What Collax brings to the SMB table is a streamlined set of applications that focus on the tools that SMBs need most. Instead of providing end-users with multiple versions of a given service--say, an e-mail server--the Collax Business Server product will just have one mail application onboard. This approach ties into the company's "Simply Linux" tagline, and is apparent throughout all of Collax's products: one application per service, all across the board.
The net result of this is a server that only has 230 applications available, as opposed to other distros that may have thousands of applications to choose from. Doing it this way "reduces the complexity of setting up and maintaining Linux," according to Olaf Jacobi, CEO.
Thus far, this approach has proven to be successful in Europe, and with today's announcement, Collax will be trying their plan in the US and Canada, positioning themselves directly up against Microsoft Small Business Server.

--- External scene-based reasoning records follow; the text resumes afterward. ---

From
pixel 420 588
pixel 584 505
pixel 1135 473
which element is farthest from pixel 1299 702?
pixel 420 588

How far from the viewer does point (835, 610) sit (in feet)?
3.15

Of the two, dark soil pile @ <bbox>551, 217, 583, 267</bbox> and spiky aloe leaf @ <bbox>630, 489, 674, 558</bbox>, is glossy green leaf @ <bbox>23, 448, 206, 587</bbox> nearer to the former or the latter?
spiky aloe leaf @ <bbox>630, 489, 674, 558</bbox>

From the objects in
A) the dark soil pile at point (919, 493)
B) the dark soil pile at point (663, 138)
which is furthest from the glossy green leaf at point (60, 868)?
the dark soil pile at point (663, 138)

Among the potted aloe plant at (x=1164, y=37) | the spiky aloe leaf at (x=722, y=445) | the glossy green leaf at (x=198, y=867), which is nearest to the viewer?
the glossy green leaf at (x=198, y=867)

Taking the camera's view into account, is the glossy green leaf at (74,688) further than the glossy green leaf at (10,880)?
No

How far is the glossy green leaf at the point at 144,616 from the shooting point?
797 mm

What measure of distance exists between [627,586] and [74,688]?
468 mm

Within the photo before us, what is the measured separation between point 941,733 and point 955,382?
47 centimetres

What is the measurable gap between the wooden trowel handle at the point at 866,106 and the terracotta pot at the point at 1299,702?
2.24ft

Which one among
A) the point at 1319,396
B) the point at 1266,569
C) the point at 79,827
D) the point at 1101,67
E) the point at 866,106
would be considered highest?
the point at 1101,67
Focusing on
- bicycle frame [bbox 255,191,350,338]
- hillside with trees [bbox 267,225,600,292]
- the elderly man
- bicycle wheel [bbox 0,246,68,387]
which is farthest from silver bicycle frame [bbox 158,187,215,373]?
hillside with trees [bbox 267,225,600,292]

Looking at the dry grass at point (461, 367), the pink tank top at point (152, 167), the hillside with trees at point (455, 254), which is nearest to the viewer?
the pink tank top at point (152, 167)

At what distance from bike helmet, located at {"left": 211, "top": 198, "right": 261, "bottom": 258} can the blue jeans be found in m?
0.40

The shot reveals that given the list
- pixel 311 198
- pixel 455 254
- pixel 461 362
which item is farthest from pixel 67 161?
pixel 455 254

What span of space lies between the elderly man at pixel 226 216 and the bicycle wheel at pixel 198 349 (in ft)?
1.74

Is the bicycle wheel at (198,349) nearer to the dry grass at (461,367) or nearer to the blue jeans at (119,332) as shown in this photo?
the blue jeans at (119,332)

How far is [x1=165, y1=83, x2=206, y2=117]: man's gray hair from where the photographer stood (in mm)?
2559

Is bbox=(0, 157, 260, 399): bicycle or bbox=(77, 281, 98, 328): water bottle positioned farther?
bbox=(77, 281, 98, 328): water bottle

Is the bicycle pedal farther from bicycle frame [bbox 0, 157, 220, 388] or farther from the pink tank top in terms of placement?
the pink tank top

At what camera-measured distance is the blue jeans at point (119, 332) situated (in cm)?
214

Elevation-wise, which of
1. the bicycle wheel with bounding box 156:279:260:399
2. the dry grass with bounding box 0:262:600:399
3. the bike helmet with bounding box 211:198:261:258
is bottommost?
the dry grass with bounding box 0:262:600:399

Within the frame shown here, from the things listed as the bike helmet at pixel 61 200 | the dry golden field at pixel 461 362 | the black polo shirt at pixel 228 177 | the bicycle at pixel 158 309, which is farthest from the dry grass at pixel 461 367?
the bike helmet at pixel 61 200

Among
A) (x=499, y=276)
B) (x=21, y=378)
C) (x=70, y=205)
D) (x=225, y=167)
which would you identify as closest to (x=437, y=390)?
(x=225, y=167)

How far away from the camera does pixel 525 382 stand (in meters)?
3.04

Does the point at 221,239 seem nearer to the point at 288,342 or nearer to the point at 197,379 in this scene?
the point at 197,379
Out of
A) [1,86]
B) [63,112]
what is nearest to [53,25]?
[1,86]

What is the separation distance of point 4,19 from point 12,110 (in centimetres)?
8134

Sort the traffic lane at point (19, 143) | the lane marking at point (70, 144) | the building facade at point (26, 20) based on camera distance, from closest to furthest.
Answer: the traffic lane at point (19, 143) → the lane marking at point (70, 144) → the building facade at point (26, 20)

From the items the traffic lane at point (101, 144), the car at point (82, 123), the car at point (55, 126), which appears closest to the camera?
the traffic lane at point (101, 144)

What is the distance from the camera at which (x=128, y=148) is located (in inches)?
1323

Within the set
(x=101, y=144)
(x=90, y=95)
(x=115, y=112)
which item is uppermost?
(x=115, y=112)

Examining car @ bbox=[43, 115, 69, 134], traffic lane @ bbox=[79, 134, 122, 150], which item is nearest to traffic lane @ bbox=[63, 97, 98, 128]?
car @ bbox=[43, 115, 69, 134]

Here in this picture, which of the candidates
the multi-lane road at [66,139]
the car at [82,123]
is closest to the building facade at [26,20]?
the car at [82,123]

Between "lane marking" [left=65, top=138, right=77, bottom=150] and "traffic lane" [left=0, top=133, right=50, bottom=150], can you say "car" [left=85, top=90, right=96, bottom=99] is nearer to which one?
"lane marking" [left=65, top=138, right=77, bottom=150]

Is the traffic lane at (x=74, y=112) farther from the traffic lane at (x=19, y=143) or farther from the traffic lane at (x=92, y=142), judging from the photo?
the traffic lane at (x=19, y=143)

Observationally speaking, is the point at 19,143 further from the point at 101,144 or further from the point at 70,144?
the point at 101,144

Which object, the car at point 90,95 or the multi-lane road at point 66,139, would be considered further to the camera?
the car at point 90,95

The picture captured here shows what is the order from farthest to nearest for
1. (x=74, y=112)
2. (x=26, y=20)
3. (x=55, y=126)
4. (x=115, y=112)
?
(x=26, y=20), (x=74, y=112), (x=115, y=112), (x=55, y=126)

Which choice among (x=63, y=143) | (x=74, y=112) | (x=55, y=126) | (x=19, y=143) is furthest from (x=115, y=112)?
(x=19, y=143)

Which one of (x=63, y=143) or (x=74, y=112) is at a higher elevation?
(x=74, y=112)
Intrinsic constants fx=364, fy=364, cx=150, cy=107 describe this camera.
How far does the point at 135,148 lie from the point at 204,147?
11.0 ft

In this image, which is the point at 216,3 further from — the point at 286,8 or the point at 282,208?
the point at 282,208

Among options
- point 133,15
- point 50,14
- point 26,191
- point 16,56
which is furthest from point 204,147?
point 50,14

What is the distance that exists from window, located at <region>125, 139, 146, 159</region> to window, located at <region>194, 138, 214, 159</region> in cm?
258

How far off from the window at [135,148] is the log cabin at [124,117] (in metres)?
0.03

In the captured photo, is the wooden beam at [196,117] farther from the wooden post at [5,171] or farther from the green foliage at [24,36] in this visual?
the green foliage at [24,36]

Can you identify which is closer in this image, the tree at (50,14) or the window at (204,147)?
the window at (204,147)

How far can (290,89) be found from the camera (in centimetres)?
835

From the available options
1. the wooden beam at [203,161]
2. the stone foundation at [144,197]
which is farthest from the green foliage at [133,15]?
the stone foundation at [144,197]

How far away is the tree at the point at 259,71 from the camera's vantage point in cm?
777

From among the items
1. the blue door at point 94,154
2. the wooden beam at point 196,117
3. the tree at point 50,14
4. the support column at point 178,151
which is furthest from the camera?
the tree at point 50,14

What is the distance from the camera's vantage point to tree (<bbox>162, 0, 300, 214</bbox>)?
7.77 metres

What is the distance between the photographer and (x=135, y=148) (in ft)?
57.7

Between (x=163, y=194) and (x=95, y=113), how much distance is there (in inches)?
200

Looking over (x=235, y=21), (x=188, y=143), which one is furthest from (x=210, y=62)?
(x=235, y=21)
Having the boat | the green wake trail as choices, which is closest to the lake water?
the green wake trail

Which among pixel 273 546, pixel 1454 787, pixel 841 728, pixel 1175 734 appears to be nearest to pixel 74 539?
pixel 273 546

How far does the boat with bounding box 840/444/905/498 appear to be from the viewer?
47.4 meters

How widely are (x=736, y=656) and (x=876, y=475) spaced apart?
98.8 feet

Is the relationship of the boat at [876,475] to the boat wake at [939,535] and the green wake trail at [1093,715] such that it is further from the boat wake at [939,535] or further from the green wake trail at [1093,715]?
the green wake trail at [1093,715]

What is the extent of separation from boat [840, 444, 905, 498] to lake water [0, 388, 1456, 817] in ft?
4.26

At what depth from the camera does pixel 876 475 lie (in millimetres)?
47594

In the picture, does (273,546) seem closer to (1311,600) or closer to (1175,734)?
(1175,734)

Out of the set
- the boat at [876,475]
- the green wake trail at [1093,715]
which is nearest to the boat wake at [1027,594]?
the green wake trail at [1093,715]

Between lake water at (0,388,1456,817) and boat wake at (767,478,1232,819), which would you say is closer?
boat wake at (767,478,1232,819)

But will what plays well in Europe play well on this side of the pond? If anything, Jacobi said, Collax should see more success in North America. "The press and analysts here are much more interested in the SMB space than in Europe."
Part of Collax's commercial model has been to leverage value-added reseller (VARs) who typically deal with Microsoft solutions. It is a plan they hope to repeat here. Resellers, the Collax team has observed, prefer to have alternative products to sell to their customers, regardless of any brand loyalty to Microsoft.
Besides, according to Paula Hunter, VP of North America Marketing, any VAR that has been around more than 10 years and has been commercially successful will have sold non-Microsoft solutions anyway. Those VARs will be very inclined to try a viable solution. Other, newer VARs will see the Collax solution being offered by the competition for larger margins and will want to work with Collax as well.
Hunter, who came to Collax earlier this year, has been most impressed with the depth of Collax's business acumen. "This is a very young company with a very mature business process."
That, Jacobi says, is a key to Collax's potential success. But what it really boils down to is that the market is very ready for a product like the Collax Business Server.
"The question is no longer 'why Linux,'" Jacobi concluded. "Now it's 'why not'?"